Diffie-Hellman -- Primitive root mod n -- cryptography question.
- by somewhat confused
In the below snippet, please explain starting with the first "for" loop what is happening and why. Why is 0 added, why is 1 added in the second loop. What is going on in the "if" statement under bigi. Finally explain the modPow method. Thank you in advance for meaningful replies.

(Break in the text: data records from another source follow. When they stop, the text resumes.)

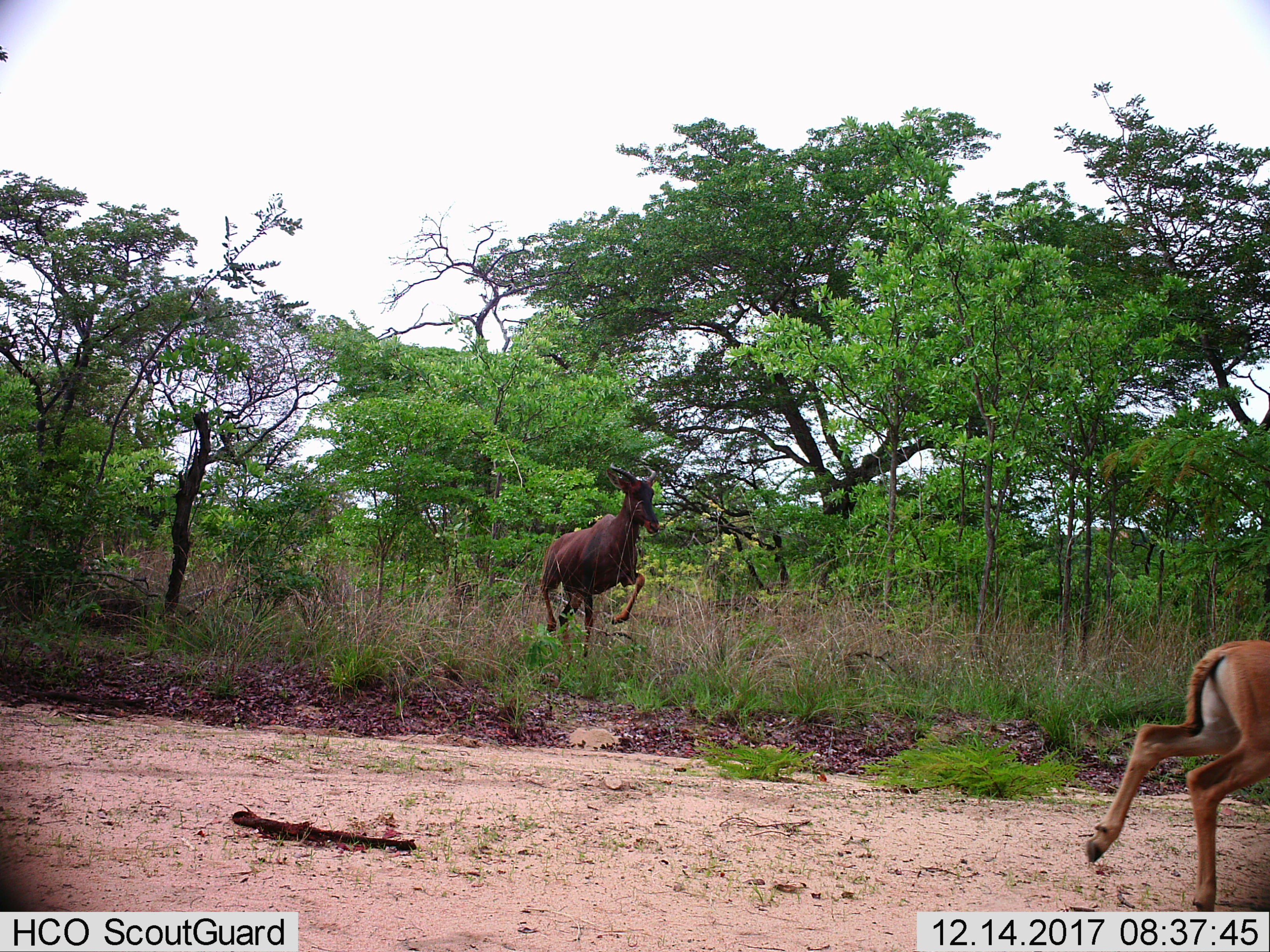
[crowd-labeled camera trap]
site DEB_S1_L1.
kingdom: Animalia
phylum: Chordata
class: Mammalia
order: Artiodactyla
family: Bovidae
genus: Aepyceros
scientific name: Aepyceros melampus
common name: impala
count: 1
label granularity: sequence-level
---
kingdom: Animalia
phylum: Chordata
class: Mammalia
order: Artiodactyla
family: Bovidae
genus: Damaliscus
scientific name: Damaliscus lunatus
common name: tsessebe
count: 1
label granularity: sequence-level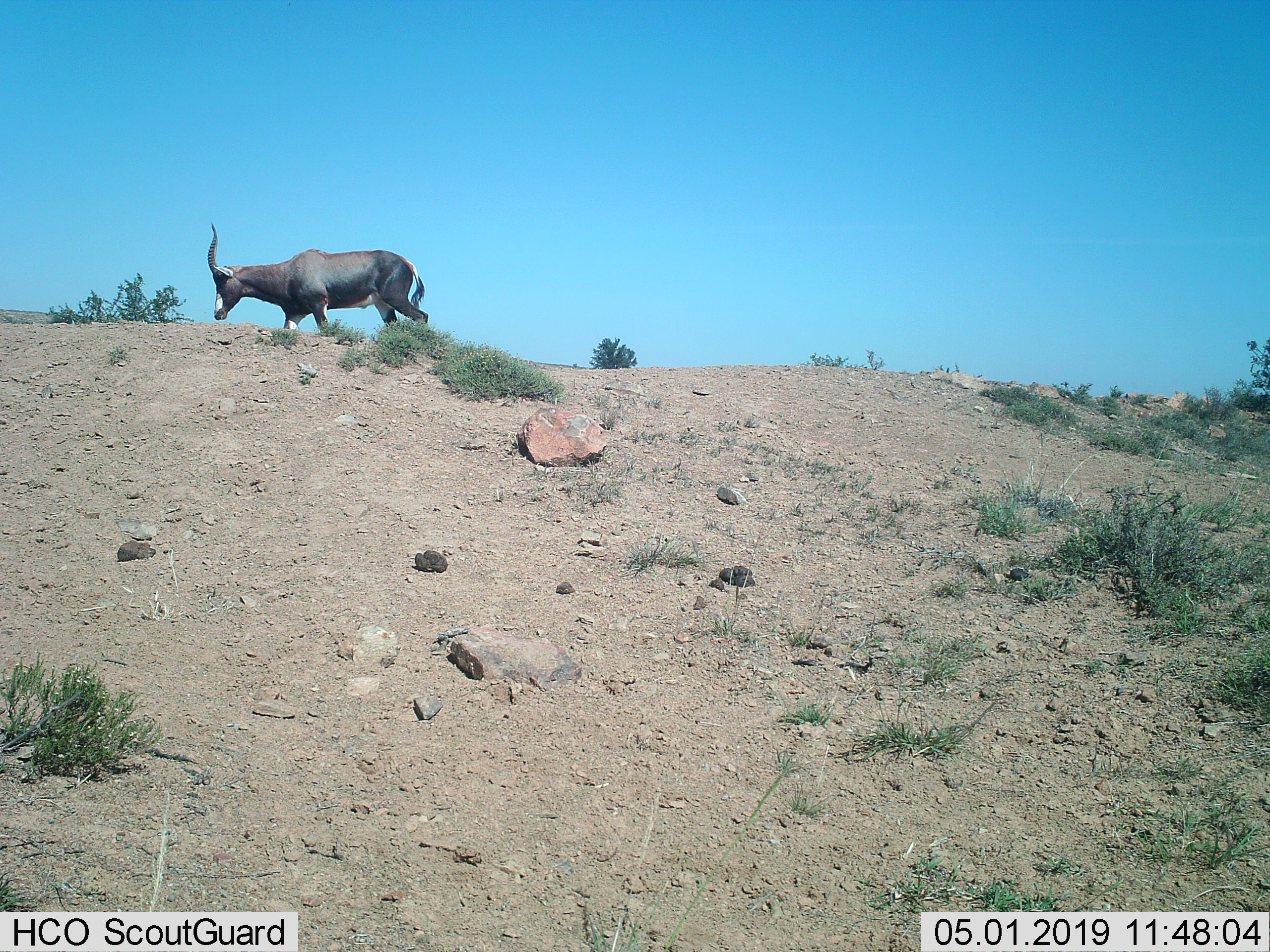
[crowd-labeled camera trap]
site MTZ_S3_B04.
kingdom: Animalia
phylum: Chordata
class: Mammalia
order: Artiodactyla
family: Bovidae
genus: Damaliscus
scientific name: Damaliscus pygargus phillipsi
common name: blesbok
Blesbok (Damaliscus pygargus phillipsi), count 1. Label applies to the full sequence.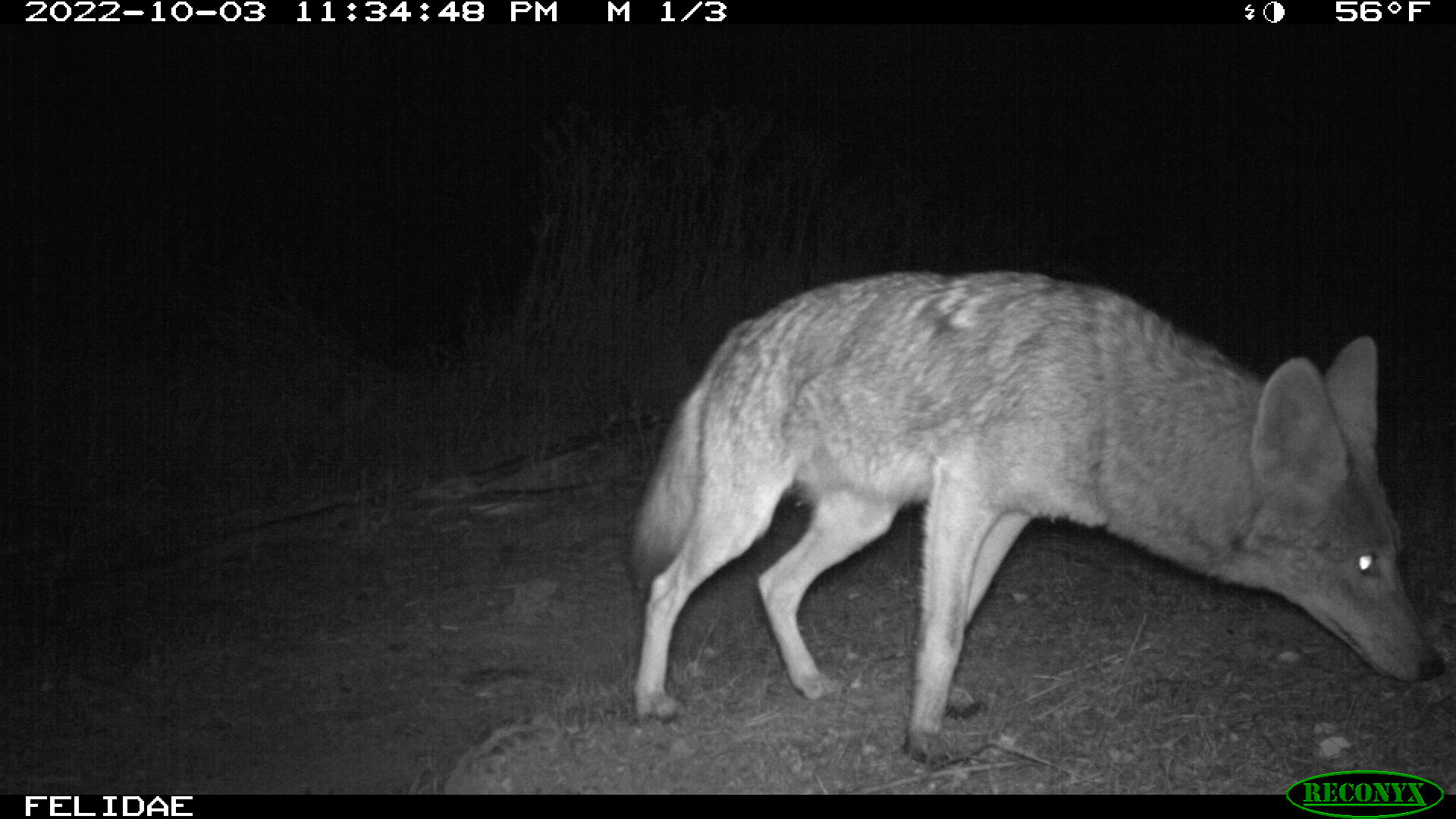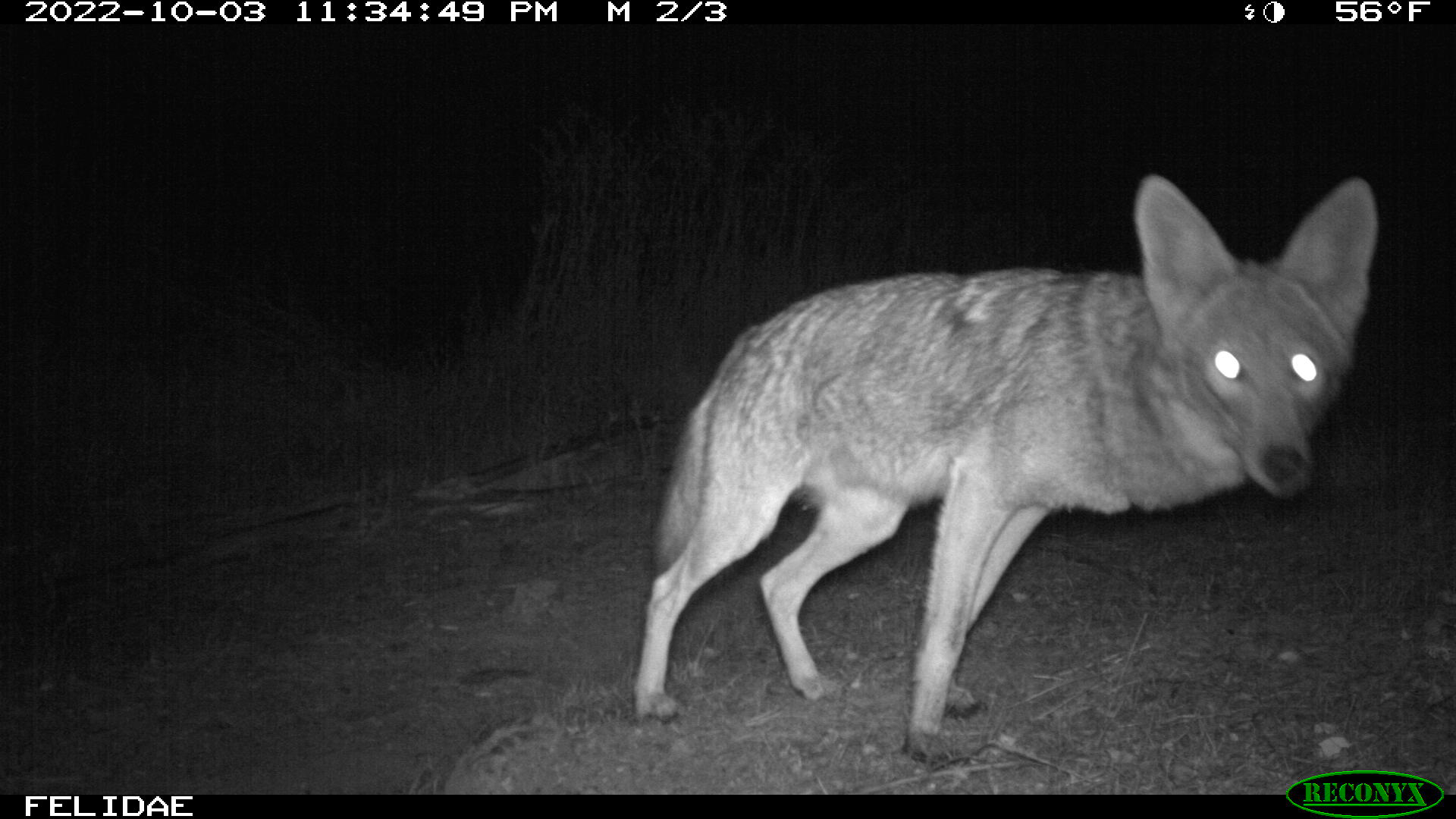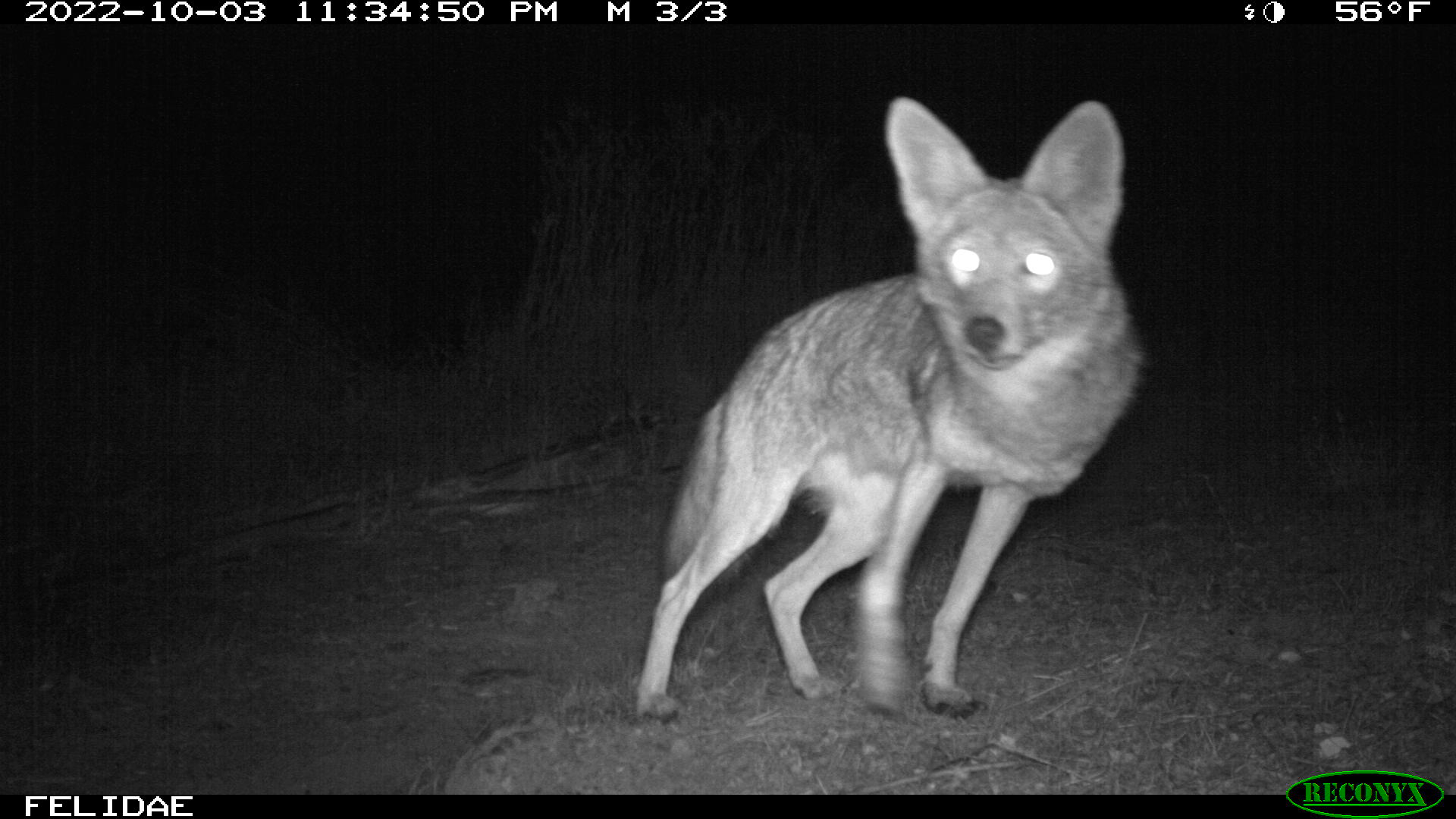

public static boolean isPrimitive(BigInteger m, BigInteger n) {
BigInteger bigi, vectorint;
Vector<BigInteger> v = new Vector<BigInteger>(m.intValue());
int i;
for (i=0;i<m.intValue();i++)
v.add(new BigInteger("0"));
for (i=1;i<m.intValue();i++)
{
bigi = new BigInteger("" + i);
if (m.gcd(bigi).intValue() == 1)
v.setElementAt(new BigInteger("1"), n.modPow(bigi,m).intValue());
}
for (i=0;i<m.intValue();i++)
{
bigi = new BigInteger("" + i);
if (m.gcd(bigi).intValue() == 1)
{
vectorint = v.elementAt(bigi.intValue());
if ( vectorint.intValue() == 0)
i = m.intValue() + 1;
}
}
if (i == m.intValue() + 2)
return false;
else
return true;
}